** Start RECORDS FOR THIS TASK **
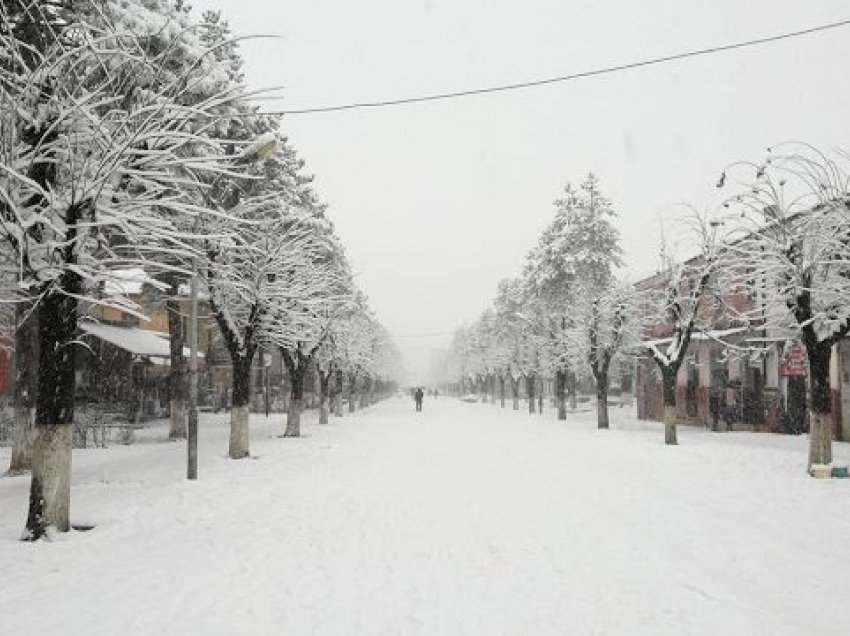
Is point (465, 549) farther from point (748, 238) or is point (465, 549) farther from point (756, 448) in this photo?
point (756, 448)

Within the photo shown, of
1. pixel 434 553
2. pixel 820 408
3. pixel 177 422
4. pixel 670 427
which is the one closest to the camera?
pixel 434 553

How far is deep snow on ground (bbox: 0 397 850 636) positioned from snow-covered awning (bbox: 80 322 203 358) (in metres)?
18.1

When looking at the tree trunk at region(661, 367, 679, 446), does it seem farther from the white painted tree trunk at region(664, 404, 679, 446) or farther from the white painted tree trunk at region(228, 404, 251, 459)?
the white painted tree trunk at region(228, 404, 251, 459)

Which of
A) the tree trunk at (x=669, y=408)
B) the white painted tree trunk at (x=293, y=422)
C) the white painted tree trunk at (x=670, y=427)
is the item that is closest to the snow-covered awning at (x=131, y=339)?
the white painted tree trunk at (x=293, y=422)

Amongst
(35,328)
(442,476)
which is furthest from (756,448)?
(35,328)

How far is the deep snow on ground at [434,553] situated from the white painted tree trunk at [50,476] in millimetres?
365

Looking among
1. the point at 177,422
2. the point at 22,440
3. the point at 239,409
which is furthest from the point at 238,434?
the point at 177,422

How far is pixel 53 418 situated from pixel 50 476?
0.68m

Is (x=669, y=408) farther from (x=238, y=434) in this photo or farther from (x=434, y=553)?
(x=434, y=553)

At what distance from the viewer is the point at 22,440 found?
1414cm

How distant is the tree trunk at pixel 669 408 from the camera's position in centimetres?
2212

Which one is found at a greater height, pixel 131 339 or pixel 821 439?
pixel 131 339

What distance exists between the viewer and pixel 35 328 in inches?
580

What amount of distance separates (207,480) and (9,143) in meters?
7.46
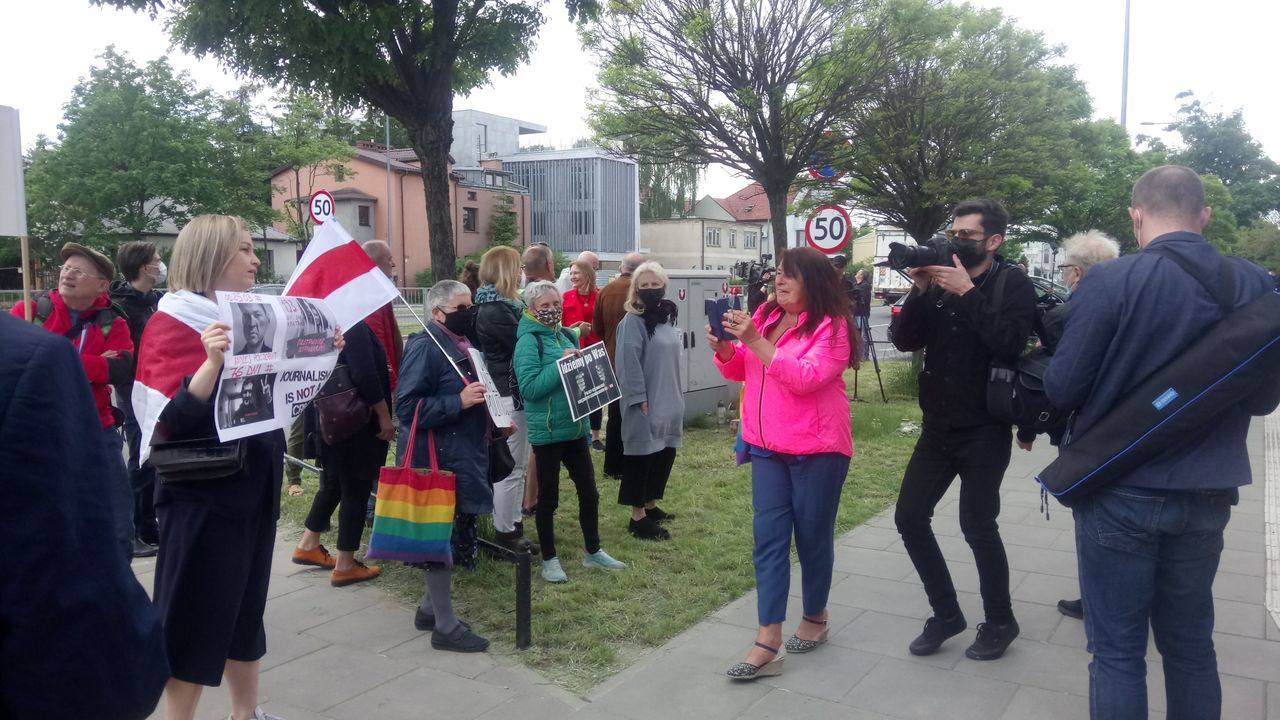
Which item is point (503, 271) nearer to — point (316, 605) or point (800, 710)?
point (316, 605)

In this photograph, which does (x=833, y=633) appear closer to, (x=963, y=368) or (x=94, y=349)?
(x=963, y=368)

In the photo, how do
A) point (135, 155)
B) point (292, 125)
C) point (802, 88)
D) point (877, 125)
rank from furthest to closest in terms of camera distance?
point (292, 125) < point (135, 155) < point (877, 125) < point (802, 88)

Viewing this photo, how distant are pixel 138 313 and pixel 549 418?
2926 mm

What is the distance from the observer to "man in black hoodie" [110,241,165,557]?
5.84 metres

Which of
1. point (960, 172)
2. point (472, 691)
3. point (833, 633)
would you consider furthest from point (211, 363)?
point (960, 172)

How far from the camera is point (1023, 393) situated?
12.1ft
** End RECORDS FOR THIS TASK **
** Start RECORDS FOR THIS TASK **
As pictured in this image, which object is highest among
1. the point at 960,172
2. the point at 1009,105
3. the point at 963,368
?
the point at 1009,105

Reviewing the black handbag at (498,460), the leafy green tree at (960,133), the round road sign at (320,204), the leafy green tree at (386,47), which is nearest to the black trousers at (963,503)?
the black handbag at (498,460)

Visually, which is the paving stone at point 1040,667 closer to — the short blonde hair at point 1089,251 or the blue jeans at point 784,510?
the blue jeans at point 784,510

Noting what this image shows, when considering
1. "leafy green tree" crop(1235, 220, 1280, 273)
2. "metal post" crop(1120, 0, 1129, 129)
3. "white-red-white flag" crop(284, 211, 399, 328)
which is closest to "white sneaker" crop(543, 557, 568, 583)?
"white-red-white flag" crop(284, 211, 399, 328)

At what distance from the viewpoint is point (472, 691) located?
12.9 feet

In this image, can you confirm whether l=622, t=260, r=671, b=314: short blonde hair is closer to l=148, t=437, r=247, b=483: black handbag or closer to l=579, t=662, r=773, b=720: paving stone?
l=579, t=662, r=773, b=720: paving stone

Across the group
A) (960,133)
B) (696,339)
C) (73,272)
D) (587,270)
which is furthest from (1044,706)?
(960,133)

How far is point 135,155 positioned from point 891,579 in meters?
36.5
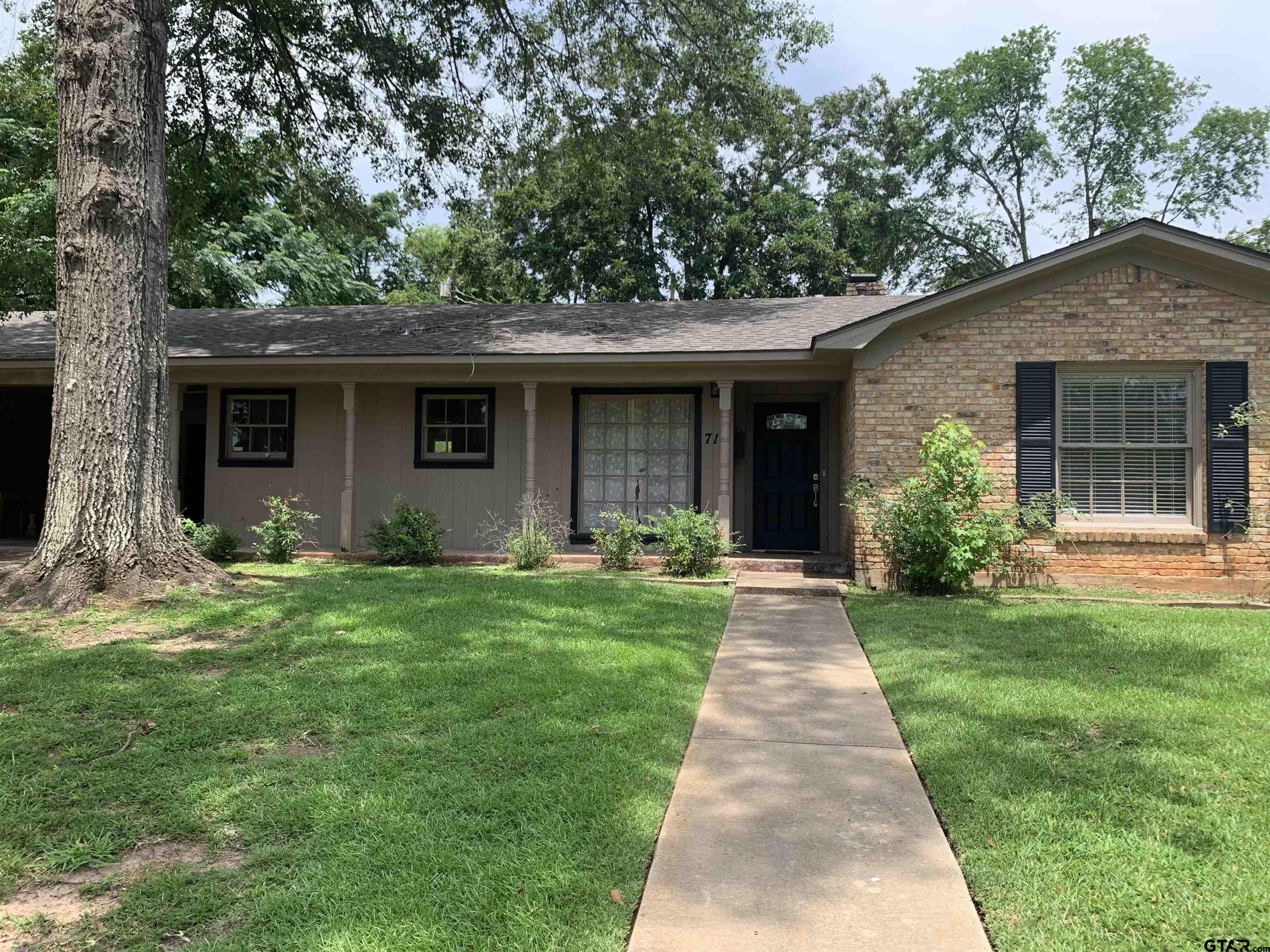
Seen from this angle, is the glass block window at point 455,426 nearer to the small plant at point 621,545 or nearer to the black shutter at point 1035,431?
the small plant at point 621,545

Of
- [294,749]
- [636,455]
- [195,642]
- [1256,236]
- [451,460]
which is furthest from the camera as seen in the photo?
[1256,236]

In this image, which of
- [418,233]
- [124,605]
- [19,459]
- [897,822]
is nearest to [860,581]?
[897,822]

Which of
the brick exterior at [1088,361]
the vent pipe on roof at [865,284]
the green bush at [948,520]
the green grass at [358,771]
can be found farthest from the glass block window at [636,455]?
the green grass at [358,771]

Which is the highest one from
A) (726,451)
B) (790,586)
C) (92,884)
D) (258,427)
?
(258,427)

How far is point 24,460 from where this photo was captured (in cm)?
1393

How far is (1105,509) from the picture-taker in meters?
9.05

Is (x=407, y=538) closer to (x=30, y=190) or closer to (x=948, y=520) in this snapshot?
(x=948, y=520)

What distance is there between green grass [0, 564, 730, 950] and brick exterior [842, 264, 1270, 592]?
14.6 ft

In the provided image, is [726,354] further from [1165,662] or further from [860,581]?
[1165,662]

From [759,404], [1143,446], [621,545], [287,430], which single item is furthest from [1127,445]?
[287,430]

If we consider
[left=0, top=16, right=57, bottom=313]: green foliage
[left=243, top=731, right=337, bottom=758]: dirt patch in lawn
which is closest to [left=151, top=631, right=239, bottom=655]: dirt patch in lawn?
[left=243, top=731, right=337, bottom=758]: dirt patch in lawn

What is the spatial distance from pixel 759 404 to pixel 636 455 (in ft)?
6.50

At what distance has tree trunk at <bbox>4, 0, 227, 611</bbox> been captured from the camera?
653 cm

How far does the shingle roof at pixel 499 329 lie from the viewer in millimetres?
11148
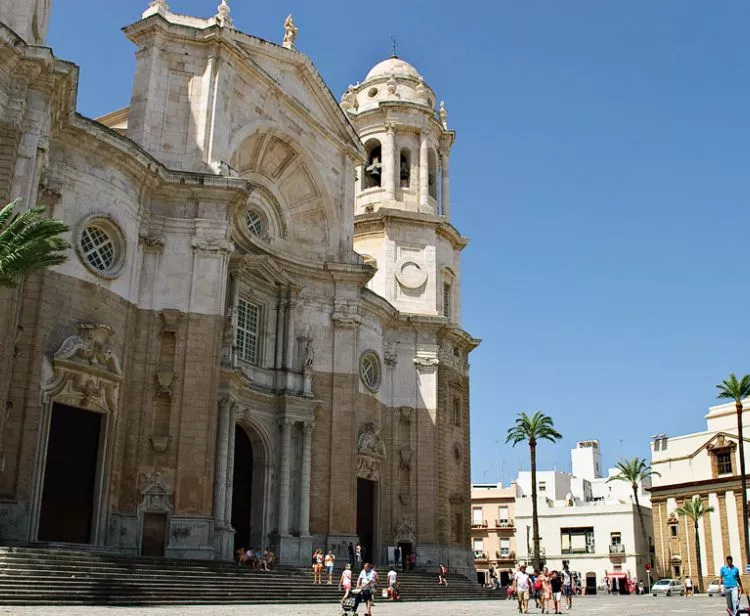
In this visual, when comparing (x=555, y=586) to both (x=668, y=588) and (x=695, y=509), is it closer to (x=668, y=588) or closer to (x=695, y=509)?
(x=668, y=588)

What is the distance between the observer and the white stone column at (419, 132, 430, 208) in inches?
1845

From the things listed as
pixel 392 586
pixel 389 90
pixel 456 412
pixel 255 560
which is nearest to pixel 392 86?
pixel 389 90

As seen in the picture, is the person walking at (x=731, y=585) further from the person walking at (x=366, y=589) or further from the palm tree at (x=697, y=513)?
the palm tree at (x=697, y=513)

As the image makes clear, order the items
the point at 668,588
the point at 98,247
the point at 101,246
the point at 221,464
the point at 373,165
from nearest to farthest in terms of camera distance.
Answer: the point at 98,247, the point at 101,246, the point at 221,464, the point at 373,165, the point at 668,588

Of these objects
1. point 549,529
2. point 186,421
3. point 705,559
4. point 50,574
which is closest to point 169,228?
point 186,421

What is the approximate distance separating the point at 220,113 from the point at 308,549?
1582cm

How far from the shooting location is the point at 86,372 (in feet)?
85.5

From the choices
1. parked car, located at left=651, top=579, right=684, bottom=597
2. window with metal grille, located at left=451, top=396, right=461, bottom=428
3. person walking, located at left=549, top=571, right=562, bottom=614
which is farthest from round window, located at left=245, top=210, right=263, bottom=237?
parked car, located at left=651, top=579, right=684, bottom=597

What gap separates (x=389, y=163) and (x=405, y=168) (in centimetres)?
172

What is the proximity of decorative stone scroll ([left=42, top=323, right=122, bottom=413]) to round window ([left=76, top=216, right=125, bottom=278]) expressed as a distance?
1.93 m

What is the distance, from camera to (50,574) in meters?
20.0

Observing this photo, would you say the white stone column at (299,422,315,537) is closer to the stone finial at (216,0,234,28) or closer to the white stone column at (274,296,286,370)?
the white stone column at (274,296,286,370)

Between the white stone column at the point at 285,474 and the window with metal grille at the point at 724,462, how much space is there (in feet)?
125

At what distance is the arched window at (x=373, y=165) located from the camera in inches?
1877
** End RECORDS FOR THIS TASK **
** Start RECORDS FOR THIS TASK **
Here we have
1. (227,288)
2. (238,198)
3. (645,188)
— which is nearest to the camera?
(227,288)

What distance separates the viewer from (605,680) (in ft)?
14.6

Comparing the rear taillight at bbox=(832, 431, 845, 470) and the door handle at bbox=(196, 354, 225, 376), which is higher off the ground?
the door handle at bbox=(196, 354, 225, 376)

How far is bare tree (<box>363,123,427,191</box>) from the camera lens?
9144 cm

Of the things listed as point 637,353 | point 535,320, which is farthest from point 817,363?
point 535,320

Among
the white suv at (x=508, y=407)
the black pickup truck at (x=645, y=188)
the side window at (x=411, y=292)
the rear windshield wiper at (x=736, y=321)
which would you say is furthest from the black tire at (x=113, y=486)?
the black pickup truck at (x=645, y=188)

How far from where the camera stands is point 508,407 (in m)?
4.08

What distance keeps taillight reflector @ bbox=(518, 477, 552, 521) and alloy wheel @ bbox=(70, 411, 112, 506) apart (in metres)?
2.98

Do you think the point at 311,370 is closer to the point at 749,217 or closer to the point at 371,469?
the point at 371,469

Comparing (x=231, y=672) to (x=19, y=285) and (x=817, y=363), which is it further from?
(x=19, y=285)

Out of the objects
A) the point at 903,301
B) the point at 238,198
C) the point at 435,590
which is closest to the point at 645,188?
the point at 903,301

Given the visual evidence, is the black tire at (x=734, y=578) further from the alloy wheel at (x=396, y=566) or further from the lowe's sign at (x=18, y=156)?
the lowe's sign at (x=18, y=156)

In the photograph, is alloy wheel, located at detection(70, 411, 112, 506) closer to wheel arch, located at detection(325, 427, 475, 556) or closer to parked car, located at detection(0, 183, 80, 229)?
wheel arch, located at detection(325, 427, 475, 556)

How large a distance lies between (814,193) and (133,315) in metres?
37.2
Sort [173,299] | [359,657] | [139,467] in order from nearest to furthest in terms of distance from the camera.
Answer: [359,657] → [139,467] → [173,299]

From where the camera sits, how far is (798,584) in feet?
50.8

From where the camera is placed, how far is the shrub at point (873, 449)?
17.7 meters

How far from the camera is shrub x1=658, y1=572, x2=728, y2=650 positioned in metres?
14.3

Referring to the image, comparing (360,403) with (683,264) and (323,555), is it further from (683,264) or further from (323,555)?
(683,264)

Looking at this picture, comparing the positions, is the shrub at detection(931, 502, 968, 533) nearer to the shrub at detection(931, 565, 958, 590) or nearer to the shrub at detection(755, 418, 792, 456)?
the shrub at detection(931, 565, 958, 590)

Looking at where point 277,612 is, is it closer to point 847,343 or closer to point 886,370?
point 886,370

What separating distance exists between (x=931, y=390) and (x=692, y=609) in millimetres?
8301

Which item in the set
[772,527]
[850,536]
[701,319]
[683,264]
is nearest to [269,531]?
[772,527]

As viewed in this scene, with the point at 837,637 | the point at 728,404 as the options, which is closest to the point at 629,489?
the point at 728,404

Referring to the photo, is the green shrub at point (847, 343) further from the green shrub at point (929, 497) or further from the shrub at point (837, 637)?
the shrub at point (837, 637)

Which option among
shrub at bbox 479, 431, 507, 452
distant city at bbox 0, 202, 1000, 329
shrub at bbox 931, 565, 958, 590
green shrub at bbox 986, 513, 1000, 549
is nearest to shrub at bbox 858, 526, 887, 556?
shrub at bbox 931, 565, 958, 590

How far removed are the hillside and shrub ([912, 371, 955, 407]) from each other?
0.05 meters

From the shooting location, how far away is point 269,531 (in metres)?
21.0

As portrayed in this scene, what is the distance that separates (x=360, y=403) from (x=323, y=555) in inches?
** End RECORDS FOR THIS TASK **
WHAT IS REQUIRED
Count the lines in the entries above that contain the string "stone" with the same capitalization, and reply with the number alone.

EXERCISE ANSWER
8